***** Information provided

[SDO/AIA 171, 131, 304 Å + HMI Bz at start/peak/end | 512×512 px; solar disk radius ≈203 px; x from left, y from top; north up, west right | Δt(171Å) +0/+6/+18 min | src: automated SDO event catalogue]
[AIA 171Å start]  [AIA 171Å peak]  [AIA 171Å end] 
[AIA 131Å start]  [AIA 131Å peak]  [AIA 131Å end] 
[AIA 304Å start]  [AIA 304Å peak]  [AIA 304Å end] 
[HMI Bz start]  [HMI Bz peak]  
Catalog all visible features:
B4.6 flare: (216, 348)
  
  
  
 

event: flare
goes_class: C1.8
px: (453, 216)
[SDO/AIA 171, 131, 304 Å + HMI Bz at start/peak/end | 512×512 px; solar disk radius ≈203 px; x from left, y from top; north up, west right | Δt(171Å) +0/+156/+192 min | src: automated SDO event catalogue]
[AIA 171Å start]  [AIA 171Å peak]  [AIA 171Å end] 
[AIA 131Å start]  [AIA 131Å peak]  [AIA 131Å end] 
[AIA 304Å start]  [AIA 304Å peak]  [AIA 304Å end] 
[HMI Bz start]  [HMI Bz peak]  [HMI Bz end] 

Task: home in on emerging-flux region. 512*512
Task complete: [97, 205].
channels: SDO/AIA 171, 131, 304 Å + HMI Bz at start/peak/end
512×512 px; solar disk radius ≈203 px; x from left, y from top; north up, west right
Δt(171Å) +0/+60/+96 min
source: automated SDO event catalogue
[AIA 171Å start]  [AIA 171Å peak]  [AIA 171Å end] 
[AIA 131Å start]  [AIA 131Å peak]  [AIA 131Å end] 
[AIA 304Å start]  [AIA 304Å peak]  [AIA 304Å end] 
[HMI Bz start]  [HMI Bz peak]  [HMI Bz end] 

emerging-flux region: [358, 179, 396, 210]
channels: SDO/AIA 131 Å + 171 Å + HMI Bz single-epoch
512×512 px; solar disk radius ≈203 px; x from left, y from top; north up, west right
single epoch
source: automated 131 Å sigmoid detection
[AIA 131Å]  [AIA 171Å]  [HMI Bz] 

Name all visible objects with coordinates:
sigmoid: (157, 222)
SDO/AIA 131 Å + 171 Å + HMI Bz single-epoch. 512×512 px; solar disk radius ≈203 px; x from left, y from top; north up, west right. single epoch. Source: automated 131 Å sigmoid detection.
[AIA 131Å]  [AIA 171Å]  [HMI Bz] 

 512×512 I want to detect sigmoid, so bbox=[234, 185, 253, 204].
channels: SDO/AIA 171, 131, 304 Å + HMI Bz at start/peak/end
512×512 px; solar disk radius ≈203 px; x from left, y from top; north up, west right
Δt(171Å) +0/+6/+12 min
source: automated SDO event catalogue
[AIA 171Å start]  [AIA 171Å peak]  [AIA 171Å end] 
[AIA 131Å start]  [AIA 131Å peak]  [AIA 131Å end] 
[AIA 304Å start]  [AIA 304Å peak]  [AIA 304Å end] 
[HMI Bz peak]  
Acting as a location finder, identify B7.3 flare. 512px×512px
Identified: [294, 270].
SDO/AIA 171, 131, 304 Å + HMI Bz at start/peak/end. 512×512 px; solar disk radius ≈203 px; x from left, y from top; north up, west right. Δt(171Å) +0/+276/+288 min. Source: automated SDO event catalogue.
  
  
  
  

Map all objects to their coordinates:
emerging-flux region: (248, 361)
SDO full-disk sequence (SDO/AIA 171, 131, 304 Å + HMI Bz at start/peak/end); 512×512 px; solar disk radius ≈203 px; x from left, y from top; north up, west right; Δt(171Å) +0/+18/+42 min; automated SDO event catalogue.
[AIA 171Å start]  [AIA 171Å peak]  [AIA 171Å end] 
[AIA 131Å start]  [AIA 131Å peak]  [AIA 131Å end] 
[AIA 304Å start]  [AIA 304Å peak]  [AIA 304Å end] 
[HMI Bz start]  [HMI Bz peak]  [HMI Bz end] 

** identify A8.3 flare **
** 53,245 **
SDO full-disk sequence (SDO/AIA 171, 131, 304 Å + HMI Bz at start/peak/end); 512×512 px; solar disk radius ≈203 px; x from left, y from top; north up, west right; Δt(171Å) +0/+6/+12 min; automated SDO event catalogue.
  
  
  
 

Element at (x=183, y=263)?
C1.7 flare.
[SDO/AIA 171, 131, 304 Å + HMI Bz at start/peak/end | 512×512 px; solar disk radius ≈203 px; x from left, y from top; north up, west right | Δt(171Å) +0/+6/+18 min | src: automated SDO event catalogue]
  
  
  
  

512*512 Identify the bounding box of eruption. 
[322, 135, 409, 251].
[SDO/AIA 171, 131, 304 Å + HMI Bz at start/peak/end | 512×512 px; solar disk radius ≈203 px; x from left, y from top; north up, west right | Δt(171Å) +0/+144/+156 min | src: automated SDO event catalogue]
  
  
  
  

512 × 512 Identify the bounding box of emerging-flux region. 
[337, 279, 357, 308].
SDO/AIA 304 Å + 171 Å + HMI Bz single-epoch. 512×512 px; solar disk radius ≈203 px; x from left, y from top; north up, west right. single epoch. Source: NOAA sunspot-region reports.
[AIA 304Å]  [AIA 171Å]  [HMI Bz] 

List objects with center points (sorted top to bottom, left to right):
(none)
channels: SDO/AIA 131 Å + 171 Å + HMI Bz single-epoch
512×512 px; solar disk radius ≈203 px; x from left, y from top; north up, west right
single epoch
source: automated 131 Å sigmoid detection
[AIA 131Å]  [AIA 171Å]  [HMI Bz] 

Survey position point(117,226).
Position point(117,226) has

**********

▶ About this exercise
A word-for-word copy of the material is required.

▶ Answer to this task
[SDO/AIA 171, 131, 304 Å + HMI Bz at start/peak/end | 512×512 px; solar disk radius ≈203 px; x from left, y from top; north up, west right | Δt(171Å) +0/+6/+18 min | src: automated SDO event catalogue]
[AIA 171Å start]  [AIA 171Å peak]  [AIA 171Å end] 
[AIA 131Å start]  [AIA 131Å peak]  [AIA 131Å end] 
[AIA 304Å start]  [AIA 304Å peak]  [AIA 304Å end] 
[HMI Bz start]  [HMI Bz peak]  
Catalog all visible features:
B4.6 flare: (216, 348)
  
  
  
 

event: flare
goes_class: C1.8
px: (453, 216)
[SDO/AIA 171, 131, 304 Å + HMI Bz at start/peak/end | 512×512 px; solar disk radius ≈203 px; x from left, y from top; north up, west right | Δt(171Å) +0/+156/+192 min | src: automated SDO event catalogue]
[AIA 171Å start]  [AIA 171Å peak]  [AIA 171Å end] 
[AIA 131Å start]  [AIA 131Å peak]  [AIA 131Å end] 
[AIA 304Å start]  [AIA 304Å peak]  [AIA 304Å end] 
[HMI Bz start]  [HMI Bz peak]  [HMI Bz end] 

Task: home in on emerging-flux region. 512*512
Task complete: [97, 205].
channels: SDO/AIA 171, 131, 304 Å + HMI Bz at start/peak/end
512×512 px; solar disk radius ≈203 px; x from left, y from top; north up, west right
Δt(171Å) +0/+60/+96 min
source: automated SDO event catalogue
[AIA 171Å start]  [AIA 171Å peak]  [AIA 171Å end] 
[AIA 131Å start]  [AIA 131Å peak]  [AIA 131Å end] 
[AIA 304Å start]  [AIA 304Å peak]  [AIA 304Å end] 
[HMI Bz start]  [HMI Bz peak]  [HMI Bz end] 

emerging-flux region: [358, 179, 396, 210]
channels: SDO/AIA 131 Å + 171 Å + HMI Bz single-epoch
512×512 px; solar disk radius ≈203 px; x from left, y from top; north up, west right
single epoch
source: automated 131 Å sigmoid detection
[AIA 131Å]  [AIA 171Å]  [HMI Bz] 

Name all visible objects with coordinates:
sigmoid: (157, 222)
SDO/AIA 131 Å + 171 Å + HMI Bz single-epoch. 512×512 px; solar disk radius ≈203 px; x from left, y from top; north up, west right. single epoch. Source: automated 131 Å sigmoid detection.
[AIA 131Å]  [AIA 171Å]  [HMI Bz] 

 512×512 I want to detect sigmoid, so bbox=[234, 185, 253, 204].
channels: SDO/AIA 171, 131, 304 Å + HMI Bz at start/peak/end
512×512 px; solar disk radius ≈203 px; x from left, y from top; north up, west right
Δt(171Å) +0/+6/+12 min
source: automated SDO event catalogue
[AIA 171Å start]  [AIA 171Å peak]  [AIA 171Å end] 
[AIA 131Å start]  [AIA 131Å peak]  [AIA 131Å end] 
[AIA 304Å start]  [AIA 304Å peak]  [AIA 304Å end] 
[HMI Bz peak]  
Acting as a location finder, identify B7.3 flare. 512px×512px
Identified: [294, 270].
SDO/AIA 171, 131, 304 Å + HMI Bz at start/peak/end. 512×512 px; solar disk radius ≈203 px; x from left, y from top; north up, west right. Δt(171Å) +0/+276/+288 min. Source: automated SDO event catalogue.
  
  
  
  

Map all objects to their coordinates:
emerging-flux region: (248, 361)
SDO full-disk sequence (SDO/AIA 171, 131, 304 Å + HMI Bz at start/peak/end); 512×512 px; solar disk radius ≈203 px; x from left, y from top; north up, west right; Δt(171Å) +0/+18/+42 min; automated SDO event catalogue.
[AIA 171Å start]  [AIA 171Å peak]  [AIA 171Å end] 
[AIA 131Å start]  [AIA 131Å peak]  [AIA 131Å end] 
[AIA 304Å start]  [AIA 304Å peak]  [AIA 304Å end] 
[HMI Bz start]  [HMI Bz peak]  [HMI Bz end] 

** identify A8.3 flare **
** 53,245 **
SDO full-disk sequence (SDO/AIA 171, 131, 304 Å + HMI Bz at start/peak/end); 512×512 px; solar disk radius ≈203 px; x from left, y from top; north up, west right; Δt(171Å) +0/+6/+12 min; automated SDO event catalogue.
  
  
  
 

Element at (x=183, y=263)?
C1.7 flare.
[SDO/AIA 171, 131, 304 Å + HMI Bz at start/peak/end | 512×512 px; solar disk radius ≈203 px; x from left, y from top; north up, west right | Δt(171Å) +0/+6/+18 min | src: automated SDO event catalogue]
  
  
  
  

512*512 Identify the bounding box of eruption. 
[322, 135, 409, 251].
[SDO/AIA 171, 131, 304 Å + HMI Bz at start/peak/end | 512×512 px; solar disk radius ≈203 px; x from left, y from top; north up, west right | Δt(171Å) +0/+144/+156 min | src: automated SDO event catalogue]
  
  
  
  

512 × 512 Identify the bounding box of emerging-flux region. 
[337, 279, 357, 308].
SDO/AIA 304 Å + 171 Å + HMI Bz single-epoch. 512×512 px; solar disk radius ≈203 px; x from left, y from top; north up, west right. single epoch. Source: NOAA sunspot-region reports.
[AIA 304Å]  [AIA 171Å]  [HMI Bz] 

List objects with center points (sorted top to bottom, left to right):
(none)
channels: SDO/AIA 131 Å + 171 Å + HMI Bz single-epoch
512×512 px; solar disk radius ≈203 px; x from left, y from top; north up, west right
single epoch
source: automated 131 Å sigmoid detection
[AIA 131Å]  [AIA 171Å]  [HMI Bz] 

Survey position point(117,226).
Position point(117,226) has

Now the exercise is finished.